▶ PROBLEMS AND TASKS:
A. Using the article on Snowflake streaming with SnowPipe and CDC, explain in one to three sentences why Change Data Capture has become a key technique.
B. Resume the article on Snowflake streaming with SnowPipe and CDC at the point where it stops.

▶ DOCUMENT SEGMENT:
Snowflake Streaming: Loading from AWS S3 using SnowPipe with Change Data Capture (CDC) to DW
The landscape of data management has drastically changed over the past few decades, shifting from traditional on-premise systems to cloud-based solutions that promise scalability, flexibility, and real-time capabilities. The rise of cloud computing has revolutionized data storage, processing, and analysis, making it possible to handle vast amounts of data with unprecedented speed and efficiency.
In this context, real-time data processing emerged as a critical need for businesses aiming to remain competitive in a fast-paced world. In particular, Change Data Capture (CDC) has become a key technique for capturing changes in databases and immediately reflecting them in data warehouses. CDC allows organizations to track every change made to their data, ensuring they always have access to the most up-to-date information, often with little to no delay.
The combination of cloud platforms like Snowflake and cloud services like AWS S3, SQS, and SnowPipe has made real-time (or near real-time) data ingestion and processing easier than ever before. This shift allows businesses to not only capture real-time transactional data but also perform continuous analytics on it, driving faster, more informed decisions.

▶ RECORD EXTRACTS:
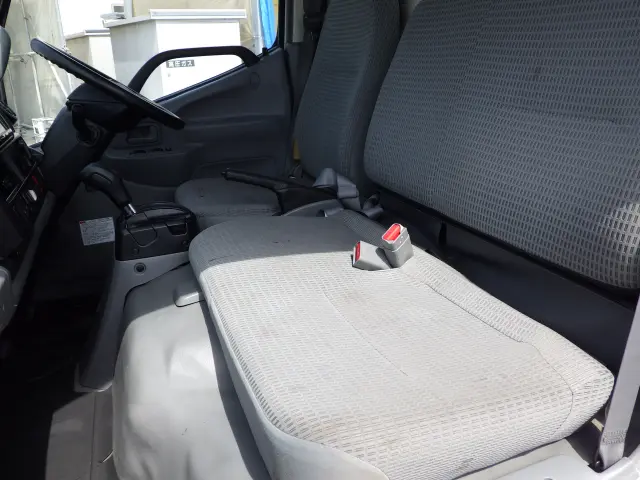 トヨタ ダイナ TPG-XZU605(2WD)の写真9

==

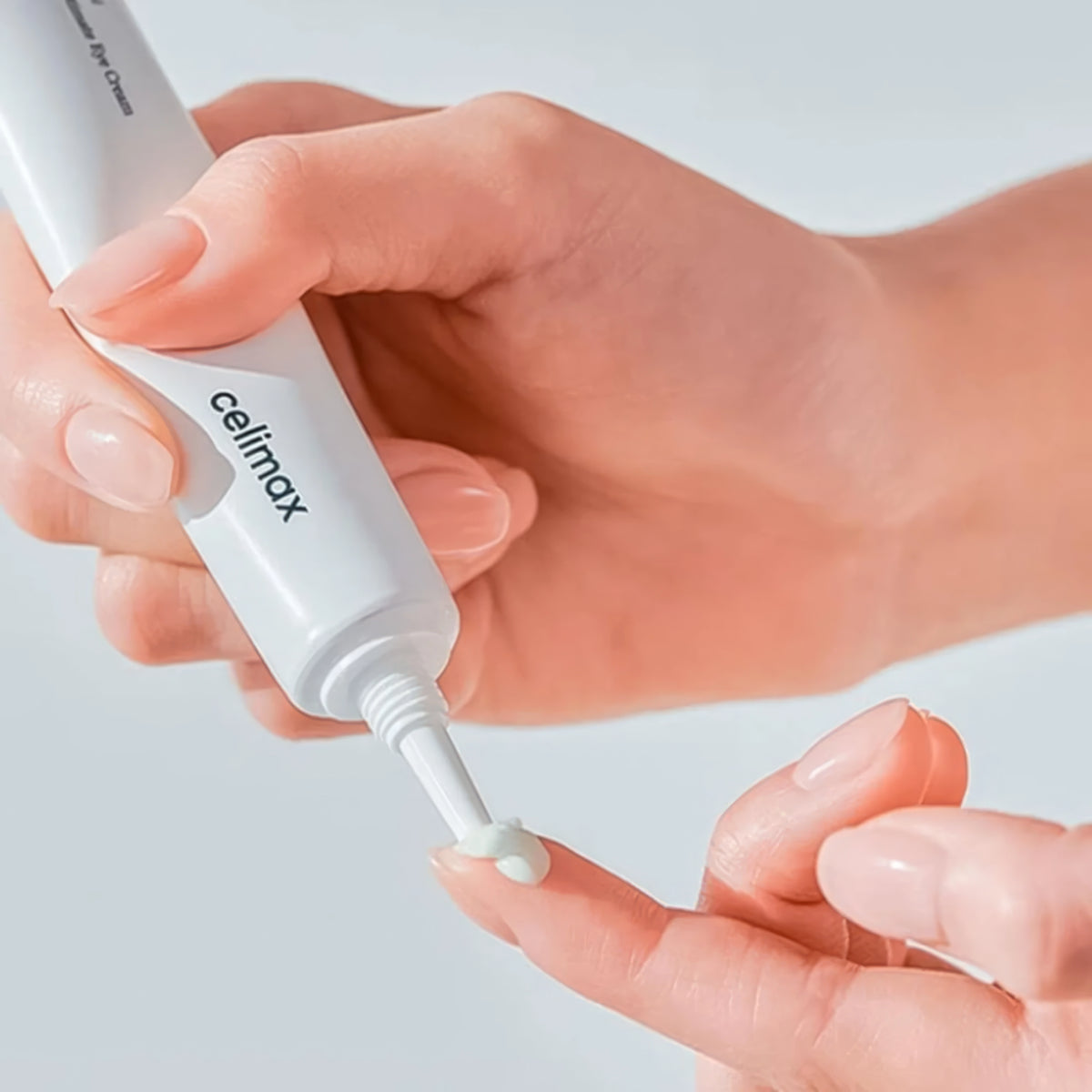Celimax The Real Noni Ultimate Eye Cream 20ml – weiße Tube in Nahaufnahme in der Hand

▶ REPLIES:
A. Change Data Capture captures changes in databases and immediately reflects them in data warehouses. Because it tracks every change made to an organization's data, it ensures that the organization always has access to the most up-to-date information, often with little to no delay.

B.
In this guide, we will explore how to harness the power of Snowflake Streaming — a cutting-edge tool that enables automatic and real-time data loading from AWS S3 using SnowPipe, alongside the power of Change Data Capture (CDC). By the end of this walkthrough, we will have set up a seamless pipeline that takes data from S3 bucket source, ingests it in near real-time, and feeds it into a Snowflake data warehouse, ready for analytics and reporting. This solution ensures that data remains fresh and actionable, enhancing your organization’s ability to make timely, data-driven decisions.
We will split this um 3 main configurations:
1.Configuring SnowFlake Databases;
2.Configuring AWS Resources;
3.Configuring a CDC Type 2;
So stop “blablabla” and let’s work!
1.Configuring SnowFlake Databases
First of all, let’s create our SnowFlake Databases and tables Structure.
- Creating our SnowFlake Database
Snowflake Tables architecture
Selecting a Database STAGING, let’s create some tables:
CREATE TABLE customers (
customer_id INTEGER PRIMARY KEY,
customer_name VARCHAR(50) NOT NULL,
email VARCHAR(50) UNIQUE,
address VARCHAR(100)
);
CREATE TABLE products (
product_id INTEGER PRIMARY KEY,
product_name VARCHAR(50) NOT NULL,
description VARCHAR(500),
price DECIMAL(10,2) NOT NULL
);
CREATE TABLE sales (
sale_id INTEGER PRIMARY KEY,
customer_id INTEGER NOT NULL,
product_id INTEGER NOT NULL,
sale_date DATE NOT NULL,
quantity INTEGER NOT NULL,
FOREIGN KEY (customer_id) REFERENCES customers(customer_id),
FOREIGN KEY (product_id) REFERENCES products(product_id)
);
Selecting a Database DW, let’s create some tables and insert some Data:
CREATE TABLE dim_customers (
customer_sk INTEGER AUTOINCREMENT PRIMARY KEY,
customer_id INTEGER NOT NULL UNIQUE,
customer_name VARCHAR(50) NOT NULL,
email VARCHAR(50) UNIQUE,
address VARCHAR(100)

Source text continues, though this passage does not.